Gatchalian, author of the EVIDA law, said at the opening of the Mober Central Charge, the country’s largest commercial EV charging hub owned and operated by businessman Dennis Ng, that the country’s timelines for EV adoption are not possible without additional government intervention.
The CREVI or the Comprehensive Roadmap for the Electric Vehicle Industry under the EVIDA has set a 10% EV adoption in the country by 2040 under business as usual scenario, and 50% by 2040 under the Clean Energy Scenario.
“CREVI is a tall order,” said Gatchalian. “It is not possible to hit the targets if there are no additional incentives or come-ons for them to transition to EVs.”
Gatchalian told reporters that achieving this target would require 7 million of the current 14 million vehicles on Philippine roads to be electric by 2040. Without stronger incentives and infrastructure investments, he warned that meeting the goals goal may not be feasible within the set timeframe.
Review of MVUC and EVIDA Laws
But he also said, “There are plenty of ways to improve the adoption of EVs in the country.”
One, Gatchalian stated that he would push for a review of the MVUC and the (EVIDA) laws.

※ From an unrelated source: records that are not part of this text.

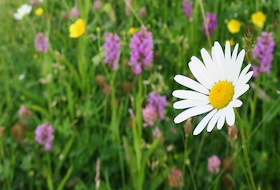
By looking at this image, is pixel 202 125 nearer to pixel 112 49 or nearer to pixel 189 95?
pixel 189 95

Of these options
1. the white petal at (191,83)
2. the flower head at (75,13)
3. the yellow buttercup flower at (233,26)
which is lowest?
the white petal at (191,83)

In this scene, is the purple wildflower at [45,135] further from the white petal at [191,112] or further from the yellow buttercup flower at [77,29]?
the white petal at [191,112]

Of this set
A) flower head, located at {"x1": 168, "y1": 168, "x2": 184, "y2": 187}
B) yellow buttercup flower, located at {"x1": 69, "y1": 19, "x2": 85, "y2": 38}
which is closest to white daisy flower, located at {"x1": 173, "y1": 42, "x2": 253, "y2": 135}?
flower head, located at {"x1": 168, "y1": 168, "x2": 184, "y2": 187}

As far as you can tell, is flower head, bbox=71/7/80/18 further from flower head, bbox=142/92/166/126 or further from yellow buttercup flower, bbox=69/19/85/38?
flower head, bbox=142/92/166/126

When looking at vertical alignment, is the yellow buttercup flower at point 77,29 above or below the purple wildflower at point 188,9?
below

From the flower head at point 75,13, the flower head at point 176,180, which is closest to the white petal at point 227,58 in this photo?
the flower head at point 176,180

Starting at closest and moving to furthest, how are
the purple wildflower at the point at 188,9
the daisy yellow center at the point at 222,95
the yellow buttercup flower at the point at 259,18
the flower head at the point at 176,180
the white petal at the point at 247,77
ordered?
the white petal at the point at 247,77 → the daisy yellow center at the point at 222,95 → the flower head at the point at 176,180 → the yellow buttercup flower at the point at 259,18 → the purple wildflower at the point at 188,9
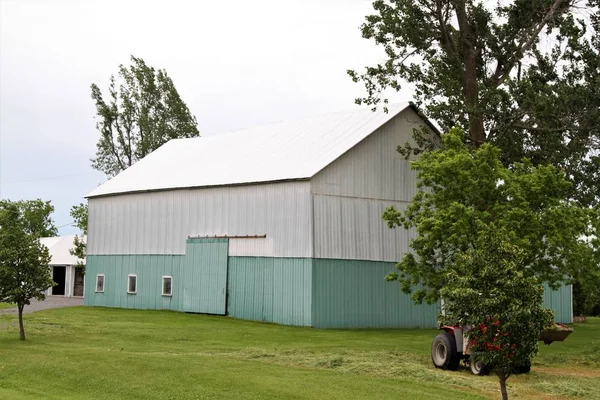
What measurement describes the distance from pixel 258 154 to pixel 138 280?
1144 cm

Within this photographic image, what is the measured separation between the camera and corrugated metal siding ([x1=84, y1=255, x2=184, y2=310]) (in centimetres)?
5169

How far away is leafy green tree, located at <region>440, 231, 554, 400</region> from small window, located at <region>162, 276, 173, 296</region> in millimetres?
34692

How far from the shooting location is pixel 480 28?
44.4 metres

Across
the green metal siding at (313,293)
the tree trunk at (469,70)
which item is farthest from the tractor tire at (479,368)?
the tree trunk at (469,70)

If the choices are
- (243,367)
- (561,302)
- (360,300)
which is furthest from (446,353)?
(561,302)

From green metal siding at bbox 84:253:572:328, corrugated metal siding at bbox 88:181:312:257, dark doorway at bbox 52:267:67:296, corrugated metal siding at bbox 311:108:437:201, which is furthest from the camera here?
dark doorway at bbox 52:267:67:296

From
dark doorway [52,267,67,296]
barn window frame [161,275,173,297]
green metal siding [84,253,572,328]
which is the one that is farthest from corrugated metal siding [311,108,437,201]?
dark doorway [52,267,67,296]

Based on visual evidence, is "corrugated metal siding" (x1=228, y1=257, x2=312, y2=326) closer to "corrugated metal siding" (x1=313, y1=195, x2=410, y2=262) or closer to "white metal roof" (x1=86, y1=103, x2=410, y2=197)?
"corrugated metal siding" (x1=313, y1=195, x2=410, y2=262)

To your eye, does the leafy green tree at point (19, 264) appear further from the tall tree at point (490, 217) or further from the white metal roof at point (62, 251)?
the white metal roof at point (62, 251)

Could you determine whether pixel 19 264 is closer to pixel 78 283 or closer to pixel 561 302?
pixel 561 302

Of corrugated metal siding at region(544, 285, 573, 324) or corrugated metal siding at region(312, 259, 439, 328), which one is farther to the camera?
corrugated metal siding at region(544, 285, 573, 324)

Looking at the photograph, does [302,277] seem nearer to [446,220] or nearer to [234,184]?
[234,184]

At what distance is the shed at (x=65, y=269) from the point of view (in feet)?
259

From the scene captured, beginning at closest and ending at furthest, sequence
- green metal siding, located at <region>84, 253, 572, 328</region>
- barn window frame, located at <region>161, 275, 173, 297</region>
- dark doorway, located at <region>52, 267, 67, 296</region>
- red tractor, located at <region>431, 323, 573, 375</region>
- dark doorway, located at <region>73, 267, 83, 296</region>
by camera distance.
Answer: red tractor, located at <region>431, 323, 573, 375</region> → green metal siding, located at <region>84, 253, 572, 328</region> → barn window frame, located at <region>161, 275, 173, 297</region> → dark doorway, located at <region>73, 267, 83, 296</region> → dark doorway, located at <region>52, 267, 67, 296</region>
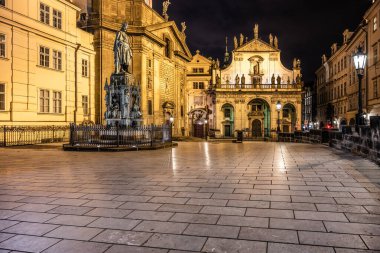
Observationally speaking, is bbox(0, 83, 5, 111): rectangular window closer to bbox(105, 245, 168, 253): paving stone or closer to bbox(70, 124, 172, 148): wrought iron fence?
bbox(70, 124, 172, 148): wrought iron fence

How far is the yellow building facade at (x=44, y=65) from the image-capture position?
21.7 m

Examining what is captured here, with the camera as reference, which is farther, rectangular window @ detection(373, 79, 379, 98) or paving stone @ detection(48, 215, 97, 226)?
rectangular window @ detection(373, 79, 379, 98)

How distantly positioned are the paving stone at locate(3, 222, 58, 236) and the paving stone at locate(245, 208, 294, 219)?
107 inches

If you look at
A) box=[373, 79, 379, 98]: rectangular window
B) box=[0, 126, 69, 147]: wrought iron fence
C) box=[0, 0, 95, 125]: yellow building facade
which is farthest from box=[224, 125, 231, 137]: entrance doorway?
box=[0, 126, 69, 147]: wrought iron fence

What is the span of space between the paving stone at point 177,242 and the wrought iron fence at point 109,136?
44.3 feet

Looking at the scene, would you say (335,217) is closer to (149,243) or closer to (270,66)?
(149,243)

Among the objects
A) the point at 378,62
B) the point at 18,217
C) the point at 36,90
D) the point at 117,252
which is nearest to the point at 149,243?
the point at 117,252

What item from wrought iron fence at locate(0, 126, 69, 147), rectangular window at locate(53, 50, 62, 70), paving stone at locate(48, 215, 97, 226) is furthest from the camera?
rectangular window at locate(53, 50, 62, 70)

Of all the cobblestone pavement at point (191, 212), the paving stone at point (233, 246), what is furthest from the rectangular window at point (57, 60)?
the paving stone at point (233, 246)

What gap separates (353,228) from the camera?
13.4 ft

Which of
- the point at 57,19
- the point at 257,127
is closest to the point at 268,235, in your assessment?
the point at 57,19

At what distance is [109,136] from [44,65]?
1113 cm

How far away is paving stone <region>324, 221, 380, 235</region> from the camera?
3929mm

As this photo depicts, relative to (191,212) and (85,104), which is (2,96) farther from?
(191,212)
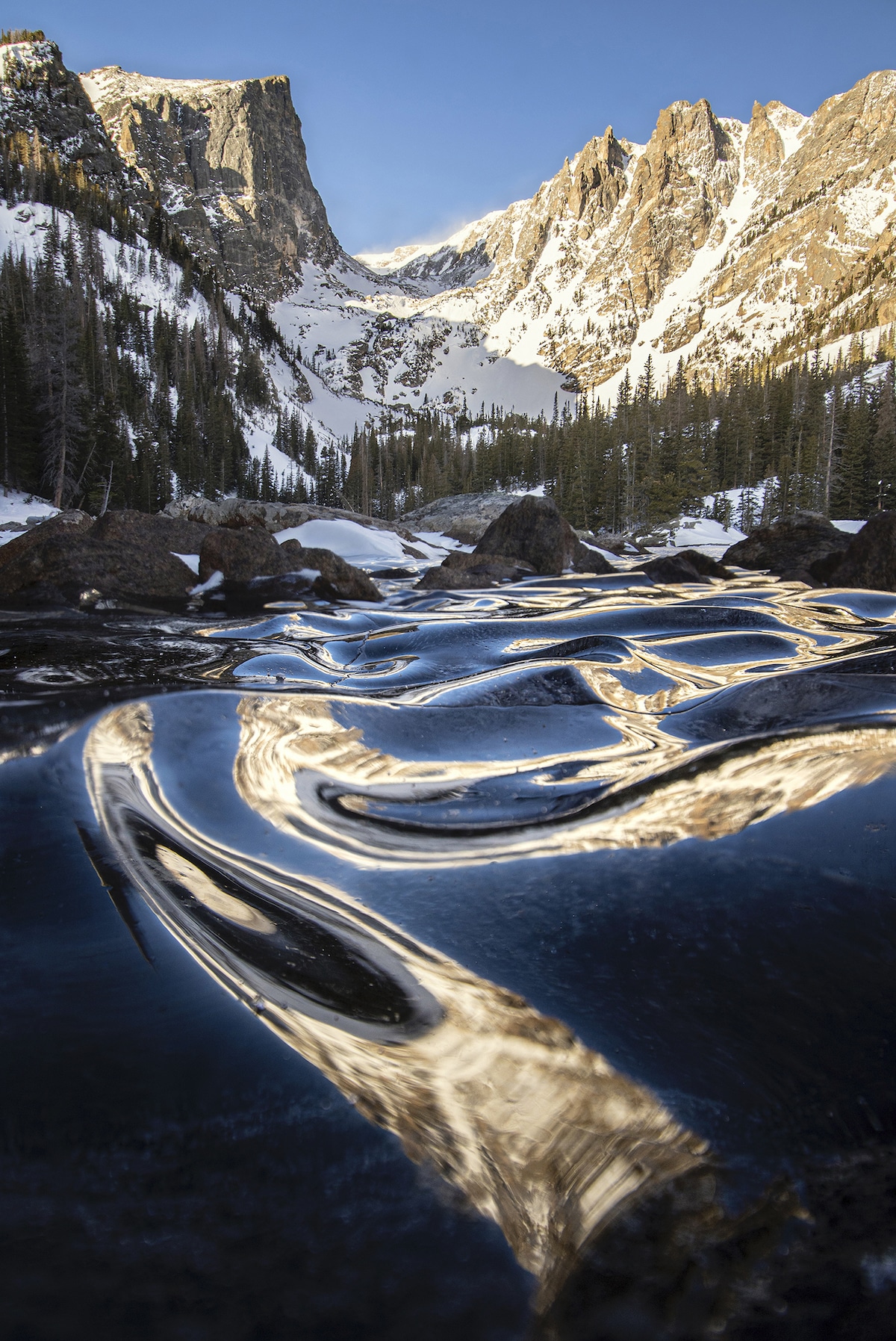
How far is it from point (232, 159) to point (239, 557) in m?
196

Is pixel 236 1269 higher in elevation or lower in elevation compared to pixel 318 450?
lower

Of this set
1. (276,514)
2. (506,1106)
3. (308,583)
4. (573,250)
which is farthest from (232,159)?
(506,1106)

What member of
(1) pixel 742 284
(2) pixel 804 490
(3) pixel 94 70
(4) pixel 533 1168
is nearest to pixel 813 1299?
(4) pixel 533 1168

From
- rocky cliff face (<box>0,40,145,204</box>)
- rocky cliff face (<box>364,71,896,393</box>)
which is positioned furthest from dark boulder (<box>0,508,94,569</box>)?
rocky cliff face (<box>364,71,896,393</box>)

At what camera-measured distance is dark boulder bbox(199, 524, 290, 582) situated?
29.5 ft

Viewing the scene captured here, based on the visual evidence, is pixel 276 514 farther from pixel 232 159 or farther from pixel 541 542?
pixel 232 159

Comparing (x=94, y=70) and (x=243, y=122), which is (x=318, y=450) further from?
(x=94, y=70)

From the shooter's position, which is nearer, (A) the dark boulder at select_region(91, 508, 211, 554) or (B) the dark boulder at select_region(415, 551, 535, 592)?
(A) the dark boulder at select_region(91, 508, 211, 554)

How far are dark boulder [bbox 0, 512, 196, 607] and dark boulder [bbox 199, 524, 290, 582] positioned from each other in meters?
1.02

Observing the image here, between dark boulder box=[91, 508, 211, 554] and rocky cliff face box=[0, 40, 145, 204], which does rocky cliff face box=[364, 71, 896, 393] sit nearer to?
rocky cliff face box=[0, 40, 145, 204]

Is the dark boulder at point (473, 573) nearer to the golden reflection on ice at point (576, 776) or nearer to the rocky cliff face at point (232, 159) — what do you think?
the golden reflection on ice at point (576, 776)

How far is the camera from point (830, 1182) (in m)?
0.71

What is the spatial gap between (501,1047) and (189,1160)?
404mm

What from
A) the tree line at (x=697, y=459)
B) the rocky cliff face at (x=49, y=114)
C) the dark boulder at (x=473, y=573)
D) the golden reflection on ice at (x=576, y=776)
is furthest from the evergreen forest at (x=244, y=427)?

Pursuant to the EVIDA, fully battery-operated EVs or pure EVs are currently granted a 100% exemption from excise tax, while hybrid vehicles are entitled to a 50% exemption.
On top of that, the Philippines also implemented a zero-tariff policy for imported EVs, including hybrids, until 2028 under the expanded Executive Order No. 12.
On MVUC, Gatchalian said that his committee is calling for the law’s review in the coming months. Pursuant to the EVIDA law, pure EVs are granted a 30% discount on MVUC and 15% discount for hybrids for eight years from the effectivity of the EVIDA law or until 2028.
While the planned review will consider an MVUC increase, Gatchalian is instead proposing a complete exemption for EVs and hybrids from MVUC payment.
On infra, Gatchalian noted the constraints on utilities companies, which he said have hard time keeping up with new technologies. “They need to upgrade, imagine people using EVs all over the country, so we have to incentivize and help the utilities companies,” he said.
Already, the EVIDA law author is mulling of having a special facility for EV upgrade for utilities firms. He would also push for an extension of the 2028 expiry on the incentives under EVIDA. “That’s three years from now, so let’s see if we can extend it and call for oversight to review the preparation and readiness for EV adoption. We have to make sure the utilities are ready, not just the buyers,” he said.
The senator noted that while EV adoption for individuals is gaining momentum, the private sector, particularly the logistics and businesses, are not as fast.
“So, we’re looking at how to incentivize businesses’ transition to EVs, like the small businesses’ ICE (internal combustion engines) vans move to E-vans,” he said.